World Happiness Rankings

Is Happiness Measurable? - methodology and country rankings laid out to debate

Here are the Happiness Rankings by Country - a report devised edited and sub edited by white or south East Asian middle class men and one woman.

World Happiness Reports were issued in 2012, 2013, 2015, 2016 (an update), 2017, 2018, 2019, and 2020. In addition to ranking countries happiness and well-being levels, each report has contributing authors and most focus on a subject. The data used to rank countries in each report is drawn from the Gallup World Poll,[13] as well as other sources such as the World Values Survey, in some of the reports. The Gallup World Poll questionnaire[14] measures 14 areas within its core questions: (1) business & economic, (2) citizen engagement, (3) communications & technology, (4) diversity (social issues), (5) education & families, (6) emotions (well-being), (7) environment & energy, (8) food & shelter, (9) government and politics, (10) law & order (safety), (11) health, (12) religion & ethics, (13) transportation, and (14) work.

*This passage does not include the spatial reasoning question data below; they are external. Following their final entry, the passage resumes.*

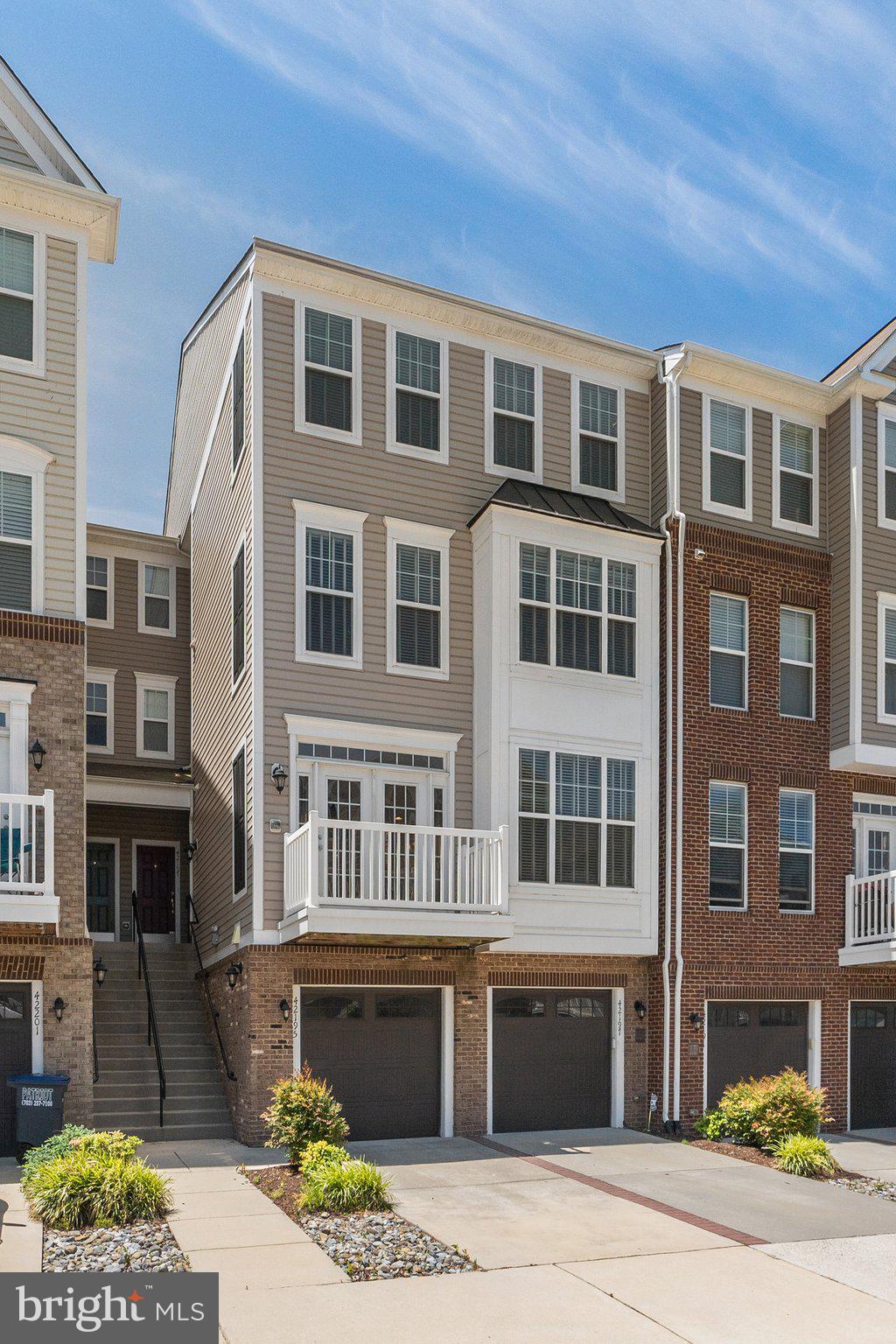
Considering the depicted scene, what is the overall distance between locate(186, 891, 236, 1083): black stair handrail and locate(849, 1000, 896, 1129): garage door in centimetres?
894

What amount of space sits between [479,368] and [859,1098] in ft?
38.6

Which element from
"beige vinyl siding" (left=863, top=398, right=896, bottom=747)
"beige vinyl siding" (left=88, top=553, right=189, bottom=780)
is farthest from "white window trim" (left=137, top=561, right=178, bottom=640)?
"beige vinyl siding" (left=863, top=398, right=896, bottom=747)

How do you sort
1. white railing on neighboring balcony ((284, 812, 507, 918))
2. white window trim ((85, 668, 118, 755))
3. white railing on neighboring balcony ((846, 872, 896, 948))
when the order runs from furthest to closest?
white window trim ((85, 668, 118, 755)) < white railing on neighboring balcony ((846, 872, 896, 948)) < white railing on neighboring balcony ((284, 812, 507, 918))

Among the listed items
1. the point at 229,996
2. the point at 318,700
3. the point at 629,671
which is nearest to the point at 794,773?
the point at 629,671

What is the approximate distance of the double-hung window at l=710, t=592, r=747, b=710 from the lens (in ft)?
59.7

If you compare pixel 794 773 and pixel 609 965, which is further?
pixel 794 773

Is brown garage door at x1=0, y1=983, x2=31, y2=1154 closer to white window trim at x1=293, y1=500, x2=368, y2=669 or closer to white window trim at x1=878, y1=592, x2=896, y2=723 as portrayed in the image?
white window trim at x1=293, y1=500, x2=368, y2=669

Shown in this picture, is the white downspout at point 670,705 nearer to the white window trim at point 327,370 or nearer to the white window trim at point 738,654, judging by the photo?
the white window trim at point 738,654

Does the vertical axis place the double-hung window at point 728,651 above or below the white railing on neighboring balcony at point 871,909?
above

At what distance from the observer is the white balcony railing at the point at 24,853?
13438 millimetres

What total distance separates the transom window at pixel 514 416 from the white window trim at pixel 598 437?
0.63 meters

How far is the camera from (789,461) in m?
19.3

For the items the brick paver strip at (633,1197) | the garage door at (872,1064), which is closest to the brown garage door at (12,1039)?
the brick paver strip at (633,1197)

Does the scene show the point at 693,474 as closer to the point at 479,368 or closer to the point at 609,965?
the point at 479,368
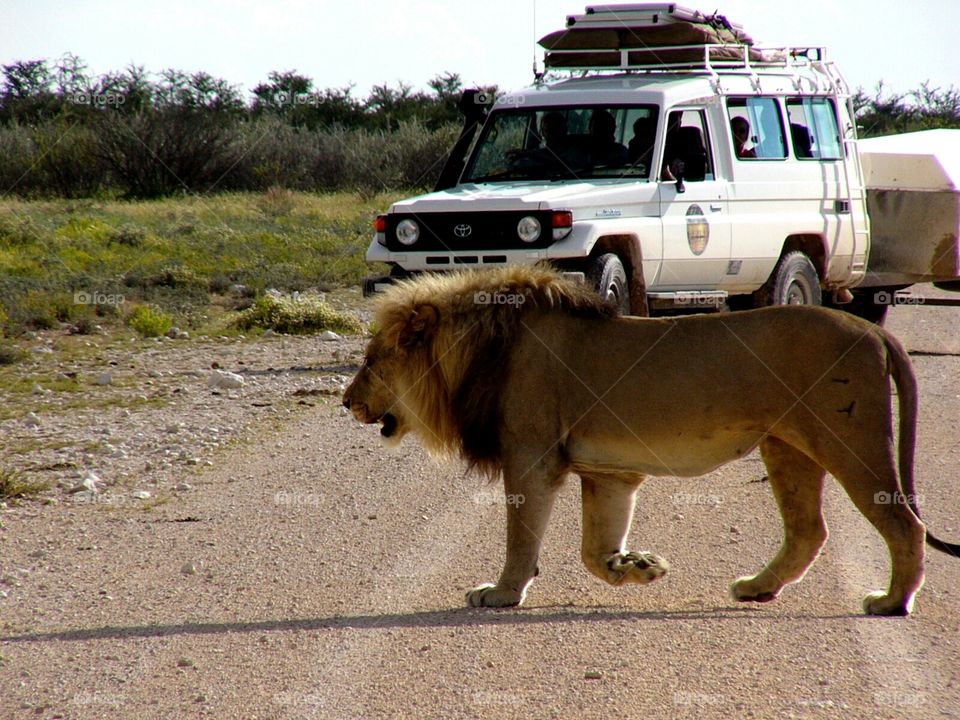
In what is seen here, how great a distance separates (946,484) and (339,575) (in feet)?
12.5

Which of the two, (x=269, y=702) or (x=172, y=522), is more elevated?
(x=269, y=702)

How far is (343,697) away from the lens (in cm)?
430

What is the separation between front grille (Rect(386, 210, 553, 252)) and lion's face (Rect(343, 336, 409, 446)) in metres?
4.42

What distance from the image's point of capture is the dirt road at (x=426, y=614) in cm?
428

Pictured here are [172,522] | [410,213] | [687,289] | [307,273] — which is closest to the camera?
[172,522]

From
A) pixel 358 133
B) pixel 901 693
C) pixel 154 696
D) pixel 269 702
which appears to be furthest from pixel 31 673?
pixel 358 133

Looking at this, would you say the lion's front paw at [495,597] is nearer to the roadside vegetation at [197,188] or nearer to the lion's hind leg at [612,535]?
the lion's hind leg at [612,535]

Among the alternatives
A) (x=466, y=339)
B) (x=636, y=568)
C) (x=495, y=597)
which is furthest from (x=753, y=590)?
(x=466, y=339)

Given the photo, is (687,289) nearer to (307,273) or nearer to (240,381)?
(240,381)

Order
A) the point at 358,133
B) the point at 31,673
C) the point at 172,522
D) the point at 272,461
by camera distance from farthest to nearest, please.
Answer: the point at 358,133 → the point at 272,461 → the point at 172,522 → the point at 31,673

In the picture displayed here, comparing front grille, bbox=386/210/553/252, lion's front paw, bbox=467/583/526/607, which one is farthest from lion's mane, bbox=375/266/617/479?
front grille, bbox=386/210/553/252

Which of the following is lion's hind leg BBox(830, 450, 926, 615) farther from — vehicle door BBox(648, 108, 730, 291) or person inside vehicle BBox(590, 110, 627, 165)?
person inside vehicle BBox(590, 110, 627, 165)

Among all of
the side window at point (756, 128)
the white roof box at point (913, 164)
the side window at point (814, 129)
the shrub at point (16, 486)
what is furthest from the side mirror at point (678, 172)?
the shrub at point (16, 486)

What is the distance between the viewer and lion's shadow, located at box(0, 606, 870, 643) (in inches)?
201
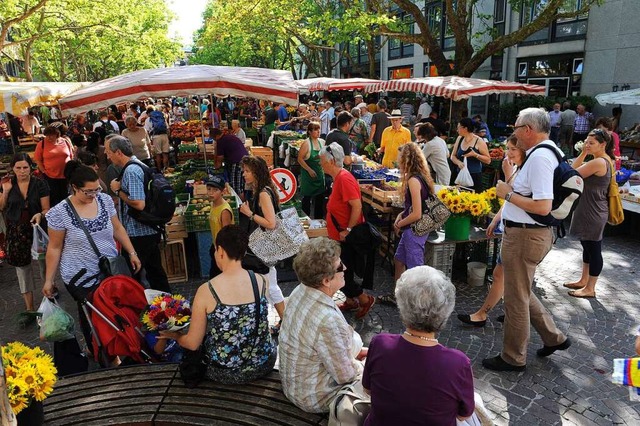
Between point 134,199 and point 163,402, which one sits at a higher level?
point 134,199

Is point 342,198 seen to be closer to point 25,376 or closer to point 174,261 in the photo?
point 174,261

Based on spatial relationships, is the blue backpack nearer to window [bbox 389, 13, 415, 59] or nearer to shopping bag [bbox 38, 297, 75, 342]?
shopping bag [bbox 38, 297, 75, 342]

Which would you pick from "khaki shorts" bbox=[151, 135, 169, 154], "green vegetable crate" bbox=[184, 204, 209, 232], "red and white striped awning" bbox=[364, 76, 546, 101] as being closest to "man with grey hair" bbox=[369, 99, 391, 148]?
"red and white striped awning" bbox=[364, 76, 546, 101]

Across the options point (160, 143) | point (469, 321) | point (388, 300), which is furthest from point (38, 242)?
point (160, 143)

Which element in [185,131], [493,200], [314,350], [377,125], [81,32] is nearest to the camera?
[314,350]

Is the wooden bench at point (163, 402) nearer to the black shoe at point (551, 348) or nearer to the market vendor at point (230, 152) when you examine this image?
the black shoe at point (551, 348)

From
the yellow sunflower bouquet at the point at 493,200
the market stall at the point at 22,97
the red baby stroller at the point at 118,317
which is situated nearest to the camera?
the red baby stroller at the point at 118,317

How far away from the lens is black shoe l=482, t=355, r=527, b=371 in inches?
171

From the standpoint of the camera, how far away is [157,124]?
45.4 ft

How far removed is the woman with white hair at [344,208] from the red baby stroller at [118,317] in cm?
212

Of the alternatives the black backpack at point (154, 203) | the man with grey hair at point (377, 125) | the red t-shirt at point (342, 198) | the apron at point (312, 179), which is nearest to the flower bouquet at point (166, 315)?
the black backpack at point (154, 203)

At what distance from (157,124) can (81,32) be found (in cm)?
1318

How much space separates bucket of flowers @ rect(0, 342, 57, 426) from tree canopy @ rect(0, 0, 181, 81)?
1459cm

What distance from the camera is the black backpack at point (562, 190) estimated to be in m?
3.76
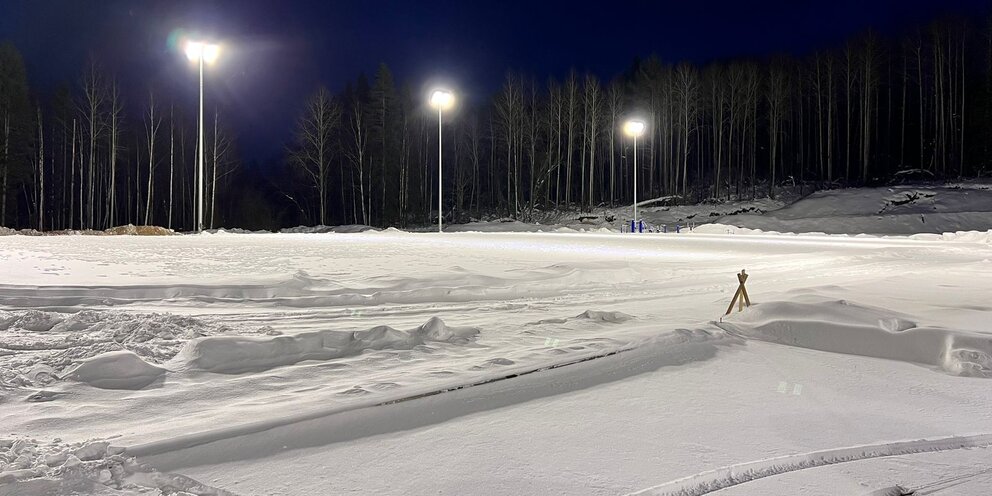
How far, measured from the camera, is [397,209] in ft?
158

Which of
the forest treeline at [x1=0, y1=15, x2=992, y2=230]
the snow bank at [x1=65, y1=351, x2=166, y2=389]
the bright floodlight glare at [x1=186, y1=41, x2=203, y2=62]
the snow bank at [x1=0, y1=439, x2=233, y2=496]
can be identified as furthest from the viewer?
the forest treeline at [x1=0, y1=15, x2=992, y2=230]

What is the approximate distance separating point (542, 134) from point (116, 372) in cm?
4951

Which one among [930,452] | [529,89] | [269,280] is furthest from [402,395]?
[529,89]

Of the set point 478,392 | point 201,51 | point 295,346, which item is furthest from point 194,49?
point 478,392

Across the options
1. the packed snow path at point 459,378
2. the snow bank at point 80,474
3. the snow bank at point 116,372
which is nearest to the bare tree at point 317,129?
the packed snow path at point 459,378

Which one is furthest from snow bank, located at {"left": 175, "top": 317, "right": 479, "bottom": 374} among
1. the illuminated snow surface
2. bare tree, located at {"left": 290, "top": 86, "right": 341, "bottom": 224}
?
bare tree, located at {"left": 290, "top": 86, "right": 341, "bottom": 224}

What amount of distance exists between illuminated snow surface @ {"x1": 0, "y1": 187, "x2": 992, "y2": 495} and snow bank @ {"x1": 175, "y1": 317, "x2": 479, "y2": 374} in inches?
0.8

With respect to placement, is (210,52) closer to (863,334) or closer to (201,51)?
(201,51)

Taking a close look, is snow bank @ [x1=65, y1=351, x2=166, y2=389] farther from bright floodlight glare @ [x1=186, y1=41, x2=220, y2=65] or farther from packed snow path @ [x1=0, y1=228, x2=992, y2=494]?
bright floodlight glare @ [x1=186, y1=41, x2=220, y2=65]

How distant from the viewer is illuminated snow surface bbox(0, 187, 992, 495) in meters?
2.68

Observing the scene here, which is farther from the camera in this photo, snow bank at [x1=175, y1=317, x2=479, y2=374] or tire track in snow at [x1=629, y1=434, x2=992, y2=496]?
snow bank at [x1=175, y1=317, x2=479, y2=374]

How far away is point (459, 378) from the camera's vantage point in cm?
415

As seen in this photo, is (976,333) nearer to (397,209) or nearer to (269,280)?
(269,280)

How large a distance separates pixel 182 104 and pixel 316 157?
12.0 metres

Now remember when SATs in the UK were first introduced and then about a decade later the questions and style of questions were found to be biased towards those pupils who had English as a first language from a middle class background? Concepts, styles of questions and format of the test were taken into account and the SATs became 'more inclusive' and those not from a middle class background were not so marginalised when taking the tests. I suspect this is what will happen to this World Happiness 'TEST'. A survey written by men and one woman, to test whether the citizens are happy with their country's policies and practices will always be biased toward what someone who is writing the 'test' considers should result in happiness. However, there are ways to make the questions more inclusive and fairer to Sub Saharan or South American countries, where I have met the most happiest and contented of people. It's not all about money, but really it is! When you hail from or live in country where the gap between rich and poor is small you are more likely to have accessible ambitions. We often see happiness as all of us being able to walk the gap between ambition and reality, that's me and my family and those that I love. Yet when that gap seems like a chasm, we are often challenged, anxiety grows alongside the fear, which can lead to you guessed it - UNHAPPINESS! Think of Maslow's Hierarchy Theory, if you are constantly trying to find safe and warm housing for you and the next generation, how can you possibly rise toward the love and belonging phase?

When housing in the country where you live, is seemingly accessible and safe for you and future generations this often generates happiness!

In a country which hosts most of the world's billionaires and millionaires the gap between rich and poor is enormous. In a country that is densely populated the housing situation is often in crisis. This is where you are more likely to find the least happy people. Yet in a society where capitalism rules, we are told that the wealthy countries are where you will find happiness. Hence the growth in economic migrants into these countries that are considered 'less happy'. Go where you can where you will find the gap between your reality and your ambitions the smallest and you will find contentment and lifelong happiness.